We were unable to recall any distinction between horrors, ecstasies, and abysmal silences, and it was the most perfect thing we had ever seen. In this strange compressed epoch, gashed open onto alien immensities, it delivered an uncompromised reality signal, unlike any ever registered before. Our situation, in the vicinity of the now auto-disassembling construction camp, had skewed our perspective in the direction of strategic oblivion and aestheticism, so that we heard the signal as a message – a precise echo of utter absence, announcing an impact that could never be absorbed. What we missed, and had to miss, even as we admired the dappled scales, was that it had been built to hide (for a while). What we seized as communication was an incomplete vanishing.

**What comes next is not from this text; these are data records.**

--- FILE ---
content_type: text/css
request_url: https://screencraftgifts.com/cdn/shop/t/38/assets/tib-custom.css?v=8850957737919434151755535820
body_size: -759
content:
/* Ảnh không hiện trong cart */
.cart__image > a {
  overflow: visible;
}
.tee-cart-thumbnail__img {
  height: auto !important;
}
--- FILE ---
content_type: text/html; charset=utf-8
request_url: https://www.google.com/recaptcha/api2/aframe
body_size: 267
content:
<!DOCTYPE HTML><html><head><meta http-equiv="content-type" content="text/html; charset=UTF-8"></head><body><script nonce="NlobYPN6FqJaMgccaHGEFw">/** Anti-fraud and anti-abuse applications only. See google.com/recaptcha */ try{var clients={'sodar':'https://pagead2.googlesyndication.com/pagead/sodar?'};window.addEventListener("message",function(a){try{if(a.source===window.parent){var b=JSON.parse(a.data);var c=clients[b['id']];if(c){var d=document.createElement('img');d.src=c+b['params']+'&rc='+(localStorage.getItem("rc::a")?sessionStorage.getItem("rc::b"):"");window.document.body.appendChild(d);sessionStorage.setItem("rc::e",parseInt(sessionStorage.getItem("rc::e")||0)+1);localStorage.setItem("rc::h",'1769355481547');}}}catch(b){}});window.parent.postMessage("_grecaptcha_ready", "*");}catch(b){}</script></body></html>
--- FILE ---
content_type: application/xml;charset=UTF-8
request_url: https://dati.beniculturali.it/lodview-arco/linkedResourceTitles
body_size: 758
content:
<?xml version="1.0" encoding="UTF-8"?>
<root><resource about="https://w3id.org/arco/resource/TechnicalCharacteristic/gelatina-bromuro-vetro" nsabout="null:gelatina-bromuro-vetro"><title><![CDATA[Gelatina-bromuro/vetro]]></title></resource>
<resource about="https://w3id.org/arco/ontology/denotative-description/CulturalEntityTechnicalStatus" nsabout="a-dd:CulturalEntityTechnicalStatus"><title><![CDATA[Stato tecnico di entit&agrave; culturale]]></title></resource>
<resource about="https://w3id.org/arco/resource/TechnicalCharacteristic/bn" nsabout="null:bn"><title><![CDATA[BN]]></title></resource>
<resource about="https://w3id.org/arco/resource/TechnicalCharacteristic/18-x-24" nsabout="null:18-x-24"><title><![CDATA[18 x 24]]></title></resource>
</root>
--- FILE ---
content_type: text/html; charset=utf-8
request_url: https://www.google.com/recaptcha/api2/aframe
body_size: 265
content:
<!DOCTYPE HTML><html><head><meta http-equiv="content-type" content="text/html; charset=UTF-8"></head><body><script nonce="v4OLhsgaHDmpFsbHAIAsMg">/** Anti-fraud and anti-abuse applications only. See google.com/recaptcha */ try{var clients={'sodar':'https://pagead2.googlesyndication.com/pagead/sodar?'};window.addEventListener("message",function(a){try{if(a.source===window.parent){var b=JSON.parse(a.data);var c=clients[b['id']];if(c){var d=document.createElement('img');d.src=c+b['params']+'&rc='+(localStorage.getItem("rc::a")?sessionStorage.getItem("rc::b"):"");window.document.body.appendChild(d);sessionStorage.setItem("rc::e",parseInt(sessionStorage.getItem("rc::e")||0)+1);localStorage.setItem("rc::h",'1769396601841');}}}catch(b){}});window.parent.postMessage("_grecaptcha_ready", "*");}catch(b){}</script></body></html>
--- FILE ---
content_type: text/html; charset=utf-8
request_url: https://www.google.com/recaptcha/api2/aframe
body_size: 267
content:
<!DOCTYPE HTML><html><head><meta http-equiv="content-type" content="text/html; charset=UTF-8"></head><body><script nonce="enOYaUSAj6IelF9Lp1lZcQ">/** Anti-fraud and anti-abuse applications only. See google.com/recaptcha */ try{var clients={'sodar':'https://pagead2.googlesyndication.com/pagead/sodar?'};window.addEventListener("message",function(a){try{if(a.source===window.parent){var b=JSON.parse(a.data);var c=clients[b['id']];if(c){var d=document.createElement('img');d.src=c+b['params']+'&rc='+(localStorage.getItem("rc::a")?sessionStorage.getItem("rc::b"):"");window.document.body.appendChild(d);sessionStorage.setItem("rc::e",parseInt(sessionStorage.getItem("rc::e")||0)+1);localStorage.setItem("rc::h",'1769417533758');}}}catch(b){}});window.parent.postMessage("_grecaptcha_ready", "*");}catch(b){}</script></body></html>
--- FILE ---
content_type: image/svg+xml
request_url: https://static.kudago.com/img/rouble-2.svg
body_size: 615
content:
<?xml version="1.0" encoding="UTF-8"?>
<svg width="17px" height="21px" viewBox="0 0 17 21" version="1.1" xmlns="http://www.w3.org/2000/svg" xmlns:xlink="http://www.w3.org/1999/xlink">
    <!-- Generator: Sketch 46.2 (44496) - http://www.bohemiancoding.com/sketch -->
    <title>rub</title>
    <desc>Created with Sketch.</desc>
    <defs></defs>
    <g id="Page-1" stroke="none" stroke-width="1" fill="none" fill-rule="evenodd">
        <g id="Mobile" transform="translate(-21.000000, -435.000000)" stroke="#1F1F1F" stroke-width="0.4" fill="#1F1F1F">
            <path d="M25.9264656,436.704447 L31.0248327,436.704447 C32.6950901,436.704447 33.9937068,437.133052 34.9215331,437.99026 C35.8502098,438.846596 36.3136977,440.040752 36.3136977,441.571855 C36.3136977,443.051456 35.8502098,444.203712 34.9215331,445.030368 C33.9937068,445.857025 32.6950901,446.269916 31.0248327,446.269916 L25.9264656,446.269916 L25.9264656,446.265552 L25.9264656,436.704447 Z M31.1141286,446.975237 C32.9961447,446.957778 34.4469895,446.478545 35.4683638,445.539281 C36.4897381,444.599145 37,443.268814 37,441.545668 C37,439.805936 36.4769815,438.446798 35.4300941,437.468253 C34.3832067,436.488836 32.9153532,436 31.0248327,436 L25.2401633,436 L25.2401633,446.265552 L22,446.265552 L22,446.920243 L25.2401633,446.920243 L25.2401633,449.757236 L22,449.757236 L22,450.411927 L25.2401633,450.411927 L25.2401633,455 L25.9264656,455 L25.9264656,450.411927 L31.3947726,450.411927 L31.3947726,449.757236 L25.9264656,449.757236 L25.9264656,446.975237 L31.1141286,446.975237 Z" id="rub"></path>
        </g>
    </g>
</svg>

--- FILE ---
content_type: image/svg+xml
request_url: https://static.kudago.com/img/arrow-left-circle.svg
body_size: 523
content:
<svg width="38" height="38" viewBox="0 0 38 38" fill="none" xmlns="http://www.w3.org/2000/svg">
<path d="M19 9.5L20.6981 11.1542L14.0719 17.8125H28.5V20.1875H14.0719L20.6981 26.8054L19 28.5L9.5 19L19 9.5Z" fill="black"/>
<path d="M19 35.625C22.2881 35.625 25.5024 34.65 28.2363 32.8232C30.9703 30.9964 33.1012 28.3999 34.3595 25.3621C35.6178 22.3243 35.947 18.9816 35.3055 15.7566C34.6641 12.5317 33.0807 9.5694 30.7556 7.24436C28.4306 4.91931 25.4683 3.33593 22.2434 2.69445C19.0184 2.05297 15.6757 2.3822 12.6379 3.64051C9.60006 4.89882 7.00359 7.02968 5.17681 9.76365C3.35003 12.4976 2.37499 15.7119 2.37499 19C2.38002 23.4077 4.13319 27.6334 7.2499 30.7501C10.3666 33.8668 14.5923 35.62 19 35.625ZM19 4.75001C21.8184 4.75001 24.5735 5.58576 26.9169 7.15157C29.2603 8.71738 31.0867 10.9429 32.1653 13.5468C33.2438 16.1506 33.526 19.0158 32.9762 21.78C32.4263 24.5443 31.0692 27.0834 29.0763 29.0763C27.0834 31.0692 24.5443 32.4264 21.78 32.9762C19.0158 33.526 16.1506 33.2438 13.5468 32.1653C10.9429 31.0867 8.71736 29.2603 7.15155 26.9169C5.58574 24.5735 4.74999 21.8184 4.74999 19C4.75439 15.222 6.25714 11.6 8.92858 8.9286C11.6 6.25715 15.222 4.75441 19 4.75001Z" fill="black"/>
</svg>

Later, as time frayed, we would speak of this Unidentifiable Fracturing Object as alien abductees speak, reporting a ‘phenomenon’ whose phenomenality is intelligently self-subtracting, an ingression of anti-evidence, coaxing memory into uncertainty and relinquishment. It soothed us into amnesia, as it slipped away. To reward us for our discretion, it let the nightmares fade. Quite soon, quotidian distractions had obliterated the last of its sinuous tracks. Sheltered in obscurity, it synchronized itself. Out there, wherever it came from, it is almost now. Weirdly – and yet exactly as anticipated from the beginning – the dark hum returns.

Nick Land, 1996

“Cyberpositive” by Sadie Plant and Nick Land, published in Unnatural: Techno-Theory for a Contaminated Culture edited by Matthew Fuller, 1994. Cyberpositive” was originally the title of an essay by Sadie Plant and Nick Land. First aired at the 1992 drug culture symposium Pharmakon, “Cyberpositive” was a gauntlet thrown down at the Left-wing orthodoxies that still dominate British academia. The term “cyberpositive” was a twist on Norbert Wierner’s ideas of “negative feedback” (homeostasis), and “positive feedback” (runaway tendencies, vicious circles). Where the conservative Wiener valorized “negative feedback”, Plant/Land re-positivized positive feedback–specifically: the tendency of market forces to generate disorder and destabilise control structures.